Integration of blank in DataApex Clarity

[wilsonmv]

We are trying to calculate LOD/LOQ for a chromatography sample using the method in Harris Quantitative Chemical Analysis: measure 7+ blanks and 7+ samples of low concentration and the signal detection limit is (average of the blanks) + 3*(standard deviation of samples).

This is simple enough, but I can't figure out how to get Clarity to allow me to integrate the blank signals. I can make a new peak and it will often allow me to do so, but it won't let me place the starting and ending points where I want them to be.

Anyone have any thoughts on how to get Clarity to do this? If not, is there free and/or open source software that will do so?

Thank you!
Mark

[MichaelVW]

I think the integration in Clarity suffers from the lack of a click-drag-unclick option. There are buttons for setting the start and end of a peak, but I can't remember what they look like... I think there is also a setting for minimum peak size.

But shouldn't your blanks be clean enough that there's essentially just a flat line with nothing to integrate? Thus all the results would be non-detect and there'd be nothing to use. Blanks are useful for figuring out the MDL in methods where you always get some kind of number. But if the software and/or user is never going to integrate a little noise peak and call it a hit, then using those peaks to figure out MDL is not really useful. If you are getting peaks large enough to integrate, could you eliminate them somehow?

[wilsonmv]

Hi Michael,

I have tried the buttons you speak of, but they don't always work when there is no peak. I can even specify an beginning and ending point, but the software "helps" me by changing my settings.

You are correct and my blanks are clean, flat lines. There is very little to integrate, which is the source of the issue. What I'm after is to get a handle on the noise. Speaking as an analytical chemist, there is always noise in any measurement and the amount of it matters. That's what this is trying to get a handle on: what's the contribution of noise to the signal.
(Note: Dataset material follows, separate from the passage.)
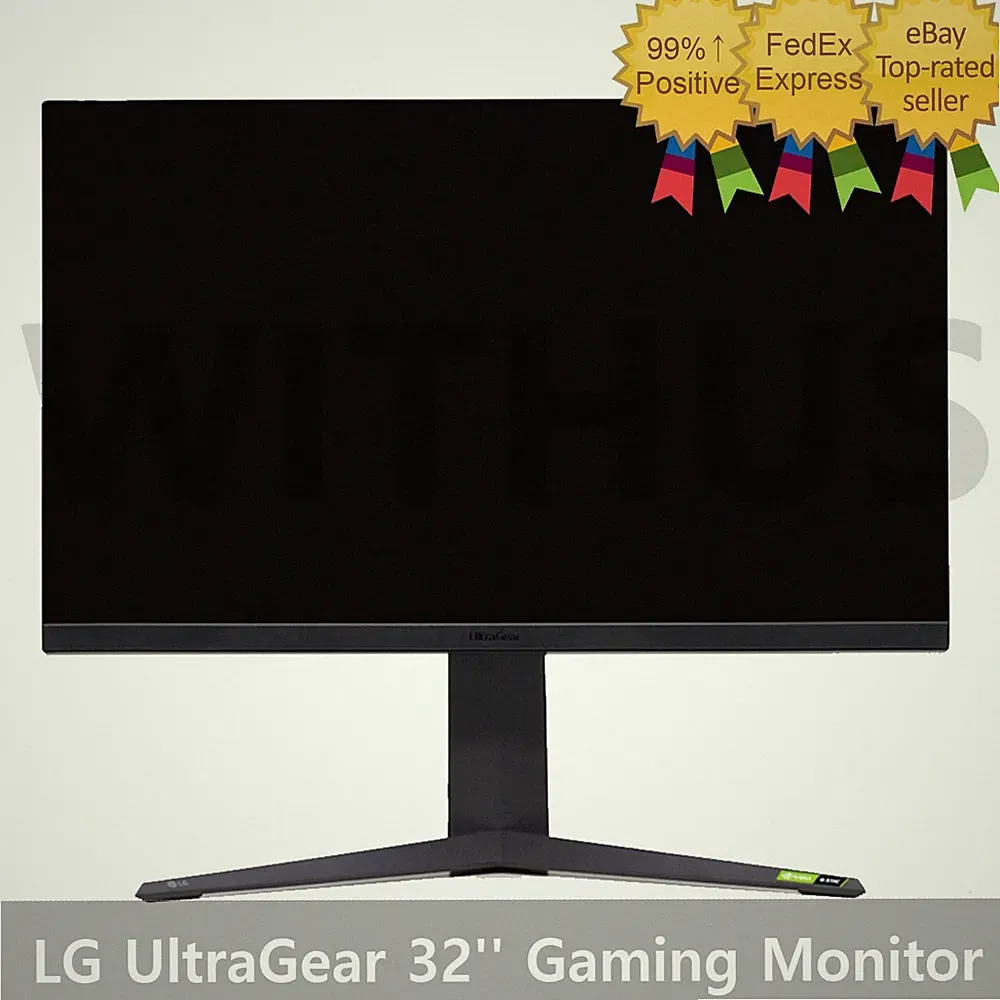 LG 32GQ850L 32'' UltraGear Gaming Monitor HDR10 Nano IPS 240 Hz AMD FreeSync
I recognize, though, that I am principally a spectroscopist, not a chromatographer, and I am approaching this problem as such. The confusion in your answer tells me that perhaps I am approaching this in the wrong way. Is there a better/more accepted way of determining limit of detection and/or limit of quantitation in chromatography?

Thank you!
Mark

[itspip]

There are a lot of methods to chose from for determining the LOD/LOQ in chromatography. One approach from this paper (https://pubs.acs.org/doi/10.1021/ac981179n) and the Harris analytical chemistry textbook involves running a standard near the LOQ 7 times and using a calculation from the standard deviation of those 7 replicates and the slope of a calibration curve.

[wilsonmv]

Thanks for the paper! That's a great resource and I appreciate it.
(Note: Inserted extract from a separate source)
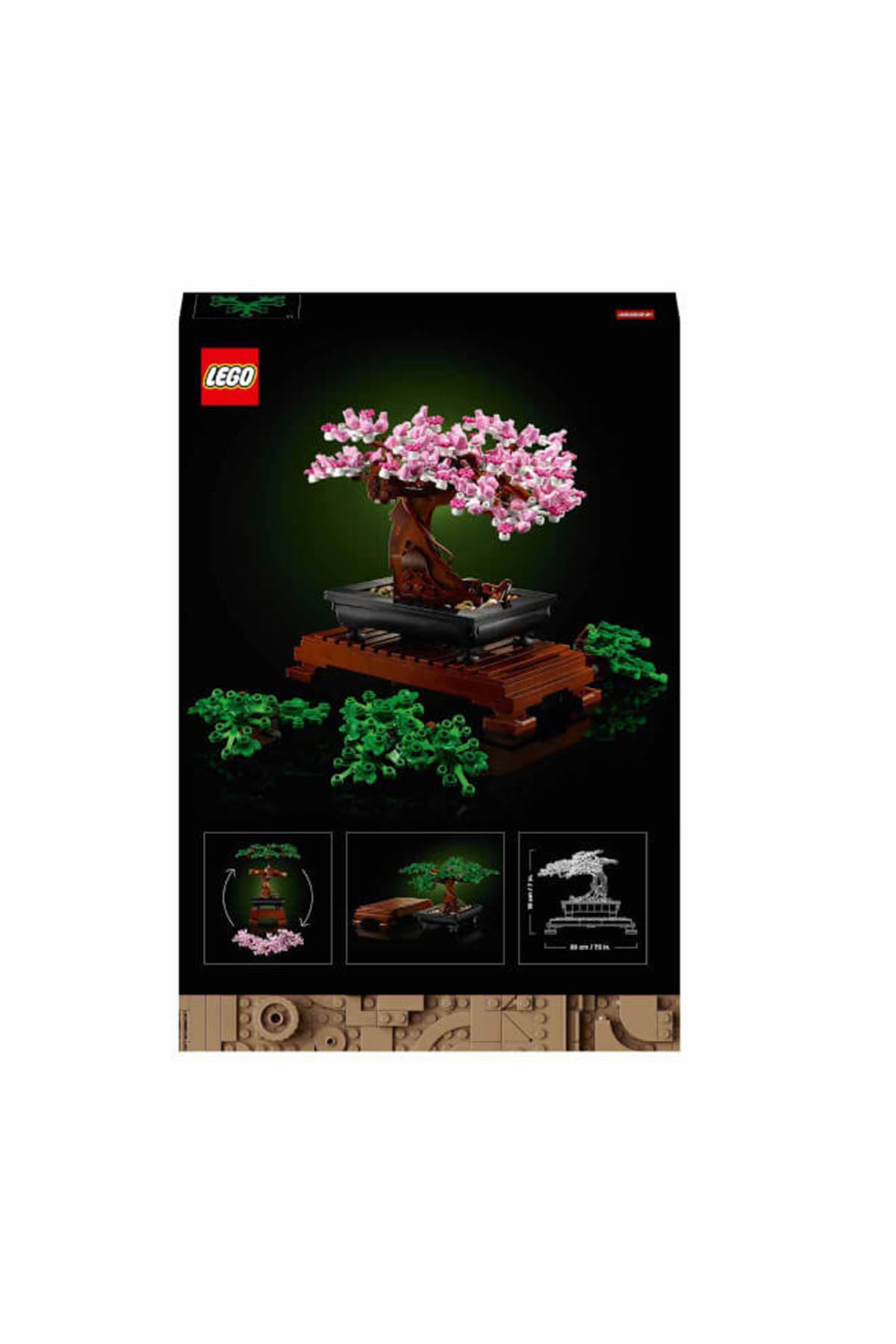 Lego Icons Bonzai Ağacı - 10281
The Harris approach is the one I was trying to use, but it also requires measuring seven blanks. I have the data, but can't integrate the blank samples. This is source of the original question.

I'll scour the paper you sent. I have also found a couple of other approaches in my searches.

Thanks again!
Mark

[itspip]

The equation I've used is:

LOD = (3.148 * s) / (m)

where s is the standard deviation, m is the slope, and 3.148 comes from the degrees of freedom.

Good luck.

[MichaelVW]

Hi Michael,

I have tried the buttons you speak of, but they don't always work when there is no peak. I can even specify an beginning and ending point, but the software "helps" me by changing my settings.

You are correct and my blanks are clean, flat lines. There is very little to integrate, which is the source of the issue. What I'm after is to get a handle on the noise. Speaking as an analytical chemist, there is always noise in any measurement and the amount of it matters. That's what this is trying to get a handle on: what's the contribution of noise to the signal.

I recognize, though, that I am principally a spectroscopist, not a chromatographer, and I am approaching this problem as such. The confusion in your answer tells me that perhaps I am approaching this in the wrong way. Is there a better/more accepted way of determining limit of detection and/or limit of quantitation in chromatography?

Thank you!
Mark

Maybe the confusion is because I'm thinking in terms of GC/MS which is both a qualitative and a quantitative measurement. You only quantitate a compound after you've concluded that it's in your sample (or, maybe, that you can't rule out that it's in your sample).

Suppose I have a peak at the retention time for an analyte. The ion associated with the analyte is definitely present, but none of the qualifier ions are present (so I see the molecular ion but none of the fragments). Usually that will happen because a different compound is co-eluting. The concentration may give me a reading if I do integrate the peak, but what I actually conclude is *not detected*. There's nothing to count. No matter how many apples show up, the number of oranges is still zero. The correct integration is no integration: if the software auto-integrates noise, you delete that integration.

If you are using a detector like an FID or ECD, I'm not sure the same thing is true. Can anyone else weigh in on that?

PS: it did come to mind that as a rough estimate you could use peak height on your blanks and see if those tiny numbers even make a difference. Or! If you can't integrate, you could do it the old fashioned way and print the chromatogram then cut out the peaks and weigh them to get an area. In fact I think you should just because it's charming.